▶ WHAT THE TASK ASKS: A faithful transcription of the entries below is required.

▶ Collected data entries:
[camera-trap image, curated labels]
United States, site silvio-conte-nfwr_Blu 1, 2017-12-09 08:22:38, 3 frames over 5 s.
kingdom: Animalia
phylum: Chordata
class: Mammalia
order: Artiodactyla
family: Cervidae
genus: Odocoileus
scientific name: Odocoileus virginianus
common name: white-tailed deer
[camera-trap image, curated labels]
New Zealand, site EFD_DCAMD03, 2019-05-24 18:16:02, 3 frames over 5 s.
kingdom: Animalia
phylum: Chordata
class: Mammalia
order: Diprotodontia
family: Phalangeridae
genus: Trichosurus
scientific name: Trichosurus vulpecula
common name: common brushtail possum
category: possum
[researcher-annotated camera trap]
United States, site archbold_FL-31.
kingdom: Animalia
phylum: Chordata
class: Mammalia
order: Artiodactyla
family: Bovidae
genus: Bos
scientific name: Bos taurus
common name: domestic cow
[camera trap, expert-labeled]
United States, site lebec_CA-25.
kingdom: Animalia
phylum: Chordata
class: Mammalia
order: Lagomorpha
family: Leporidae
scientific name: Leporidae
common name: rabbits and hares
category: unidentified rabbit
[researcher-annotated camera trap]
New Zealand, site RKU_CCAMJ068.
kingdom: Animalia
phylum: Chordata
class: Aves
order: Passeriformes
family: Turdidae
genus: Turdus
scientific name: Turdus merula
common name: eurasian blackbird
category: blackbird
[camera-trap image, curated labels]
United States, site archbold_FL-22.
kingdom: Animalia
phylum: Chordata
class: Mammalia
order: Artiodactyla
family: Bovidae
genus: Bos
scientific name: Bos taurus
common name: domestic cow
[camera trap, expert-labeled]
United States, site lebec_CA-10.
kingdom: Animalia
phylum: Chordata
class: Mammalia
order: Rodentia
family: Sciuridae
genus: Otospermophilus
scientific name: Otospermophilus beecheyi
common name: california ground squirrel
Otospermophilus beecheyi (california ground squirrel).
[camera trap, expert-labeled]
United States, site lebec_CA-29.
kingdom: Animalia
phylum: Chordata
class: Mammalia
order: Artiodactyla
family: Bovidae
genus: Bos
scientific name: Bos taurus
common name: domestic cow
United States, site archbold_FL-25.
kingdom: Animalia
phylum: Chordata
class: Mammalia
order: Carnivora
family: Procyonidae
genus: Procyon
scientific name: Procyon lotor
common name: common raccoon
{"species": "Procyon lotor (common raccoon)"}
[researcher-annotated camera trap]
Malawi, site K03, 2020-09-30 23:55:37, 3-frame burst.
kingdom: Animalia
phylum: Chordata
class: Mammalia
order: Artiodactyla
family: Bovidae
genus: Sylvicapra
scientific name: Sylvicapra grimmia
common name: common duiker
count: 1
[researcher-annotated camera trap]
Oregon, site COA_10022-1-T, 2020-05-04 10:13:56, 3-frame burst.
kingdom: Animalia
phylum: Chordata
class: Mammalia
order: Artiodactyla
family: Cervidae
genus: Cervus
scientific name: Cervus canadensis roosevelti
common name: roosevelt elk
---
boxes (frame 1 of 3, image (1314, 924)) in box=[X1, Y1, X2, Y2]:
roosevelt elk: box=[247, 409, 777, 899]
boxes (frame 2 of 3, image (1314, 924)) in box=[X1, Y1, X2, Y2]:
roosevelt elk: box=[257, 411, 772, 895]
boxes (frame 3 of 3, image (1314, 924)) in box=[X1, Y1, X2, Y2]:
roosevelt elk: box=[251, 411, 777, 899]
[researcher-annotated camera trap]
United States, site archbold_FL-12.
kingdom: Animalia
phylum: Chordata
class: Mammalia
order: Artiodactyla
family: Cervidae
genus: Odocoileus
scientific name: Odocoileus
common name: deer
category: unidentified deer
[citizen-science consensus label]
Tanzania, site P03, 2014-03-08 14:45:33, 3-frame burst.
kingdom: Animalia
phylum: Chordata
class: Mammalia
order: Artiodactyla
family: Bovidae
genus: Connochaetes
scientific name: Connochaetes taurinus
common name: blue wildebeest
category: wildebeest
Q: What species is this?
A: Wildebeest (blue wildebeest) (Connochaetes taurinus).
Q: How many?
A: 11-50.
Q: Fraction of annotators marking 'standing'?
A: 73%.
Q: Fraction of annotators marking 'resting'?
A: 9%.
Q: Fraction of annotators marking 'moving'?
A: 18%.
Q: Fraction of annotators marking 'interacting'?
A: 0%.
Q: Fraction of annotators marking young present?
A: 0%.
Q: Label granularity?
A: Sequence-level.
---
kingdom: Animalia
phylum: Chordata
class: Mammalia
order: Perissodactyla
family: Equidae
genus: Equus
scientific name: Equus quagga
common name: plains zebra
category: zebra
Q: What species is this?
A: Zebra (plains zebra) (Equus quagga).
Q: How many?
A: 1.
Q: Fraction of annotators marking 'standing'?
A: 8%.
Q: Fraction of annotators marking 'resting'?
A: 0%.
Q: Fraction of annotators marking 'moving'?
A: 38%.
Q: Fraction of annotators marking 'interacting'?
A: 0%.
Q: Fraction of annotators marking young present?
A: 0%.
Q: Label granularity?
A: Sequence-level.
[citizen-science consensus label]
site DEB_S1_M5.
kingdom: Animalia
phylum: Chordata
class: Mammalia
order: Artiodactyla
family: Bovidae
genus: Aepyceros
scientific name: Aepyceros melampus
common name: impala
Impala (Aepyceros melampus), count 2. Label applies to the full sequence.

▶ SOLUTION TO THIS PROBLEM:
[camera-trap image, curated labels]
United States, site silvio-conte-nfwr_Blu 1, 2017-12-09 08:22:38, 3 frames over 5 s.
kingdom: Animalia
phylum: Chordata
class: Mammalia
order: Artiodactyla
family: Cervidae
genus: Odocoileus
scientific name: Odocoileus virginianus
common name: white-tailed deer
[camera-trap image, curated labels]
New Zealand, site EFD_DCAMD03, 2019-05-24 18:16:02, 3 frames over 5 s.
kingdom: Animalia
phylum: Chordata
class: Mammalia
order: Diprotodontia
family: Phalangeridae
genus: Trichosurus
scientific name: Trichosurus vulpecula
common name: common brushtail possum
category: possum
[researcher-annotated camera trap]
United States, site archbold_FL-31.
kingdom: Animalia
phylum: Chordata
class: Mammalia
order: Artiodactyla
family: Bovidae
genus: Bos
scientific name: Bos taurus
common name: domestic cow
[camera trap, expert-labeled]
United States, site lebec_CA-25.
kingdom: Animalia
phylum: Chordata
class: Mammalia
order: Lagomorpha
family: Leporidae
scientific name: Leporidae
common name: rabbits and hares
category: unidentified rabbit
[researcher-annotated camera trap]
New Zealand, site RKU_CCAMJ068.
kingdom: Animalia
phylum: Chordata
class: Aves
order: Passeriformes
family: Turdidae
genus: Turdus
scientific name: Turdus merula
common name: eurasian blackbird
category: blackbird
[camera-trap image, curated labels]
United States, site archbold_FL-22.
kingdom: Animalia
phylum: Chordata
class: Mammalia
order: Artiodactyla
family: Bovidae
genus: Bos
scientific name: Bos taurus
common name: domestic cow
[camera trap, expert-labeled]
United States, site lebec_CA-10.
kingdom: Animalia
phylum: Chordata
class: Mammalia
order: Rodentia
family: Sciuridae
genus: Otospermophilus
scientific name: Otospermophilus beecheyi
common name: california ground squirrel
Otospermophilus beecheyi (california ground squirrel).
[camera trap, expert-labeled]
United States, site lebec_CA-29.
kingdom: Animalia
phylum: Chordata
class: Mammalia
order: Artiodactyla
family: Bovidae
genus: Bos
scientific name: Bos taurus
common name: domestic cow
United States, site archbold_FL-25.
kingdom: Animalia
phylum: Chordata
class: Mammalia
order: Carnivora
family: Procyonidae
genus: Procyon
scientific name: Procyon lotor
common name: common raccoon
{"species": "Procyon lotor (common raccoon)"}
[researcher-annotated camera trap]
Malawi, site K03, 2020-09-30 23:55:37, 3-frame burst.
kingdom: Animalia
phylum: Chordata
class: Mammalia
order: Artiodactyla
family: Bovidae
genus: Sylvicapra
scientific name: Sylvicapra grimmia
common name: common duiker
count: 1
[researcher-annotated camera trap]
Oregon, site COA_10022-1-T, 2020-05-04 10:13:56, 3-frame burst.
kingdom: Animalia
phylum: Chordata
class: Mammalia
order: Artiodactyla
family: Cervidae
genus: Cervus
scientific name: Cervus canadensis roosevelti
common name: roosevelt elk
---
boxes (frame 1 of 3, image (1314, 924)) in box=[X1, Y1, X2, Y2]:
roosevelt elk: box=[247, 409, 777, 899]
boxes (frame 2 of 3, image (1314, 924)) in box=[X1, Y1, X2, Y2]:
roosevelt elk: box=[257, 411, 772, 895]
boxes (frame 3 of 3, image (1314, 924)) in box=[X1, Y1, X2, Y2]:
roosevelt elk: box=[251, 411, 777, 899]
[researcher-annotated camera trap]
United States, site archbold_FL-12.
kingdom: Animalia
phylum: Chordata
class: Mammalia
order: Artiodactyla
family: Cervidae
genus: Odocoileus
scientific name: Odocoileus
common name: deer
category: unidentified deer
[citizen-science consensus label]
Tanzania, site P03, 2014-03-08 14:45:33, 3-frame burst.
kingdom: Animalia
phylum: Chordata
class: Mammalia
order: Artiodactyla
family: Bovidae
genus: Connochaetes
scientific name: Connochaetes taurinus
common name: blue wildebeest
category: wildebeest
Q: What species is this?
A: Wildebeest (blue wildebeest) (Connochaetes taurinus).
Q: How many?
A: 11-50.
Q: Fraction of annotators marking 'standing'?
A: 73%.
Q: Fraction of annotators marking 'resting'?
A: 9%.
Q: Fraction of annotators marking 'moving'?
A: 18%.
Q: Fraction of annotators marking 'interacting'?
A: 0%.
Q: Fraction of annotators marking young present?
A: 0%.
Q: Label granularity?
A: Sequence-level.
---
kingdom: Animalia
phylum: Chordata
class: Mammalia
order: Perissodactyla
family: Equidae
genus: Equus
scientific name: Equus quagga
common name: plains zebra
category: zebra
Q: What species is this?
A: Zebra (plains zebra) (Equus quagga).
Q: How many?
A: 1.
Q: Fraction of annotators marking 'standing'?
A: 8%.
Q: Fraction of annotators marking 'resting'?
A: 0%.
Q: Fraction of annotators marking 'moving'?
A: 38%.
Q: Fraction of annotators marking 'interacting'?
A: 0%.
Q: Fraction of annotators marking young present?
A: 0%.
Q: Label granularity?
A: Sequence-level.
[citizen-science consensus label]
site DEB_S1_M5.
kingdom: Animalia
phylum: Chordata
class: Mammalia
order: Artiodactyla
family: Bovidae
genus: Aepyceros
scientific name: Aepyceros melampus
common name: impala
Impala (Aepyceros melampus), count 2. Label applies to the full sequence.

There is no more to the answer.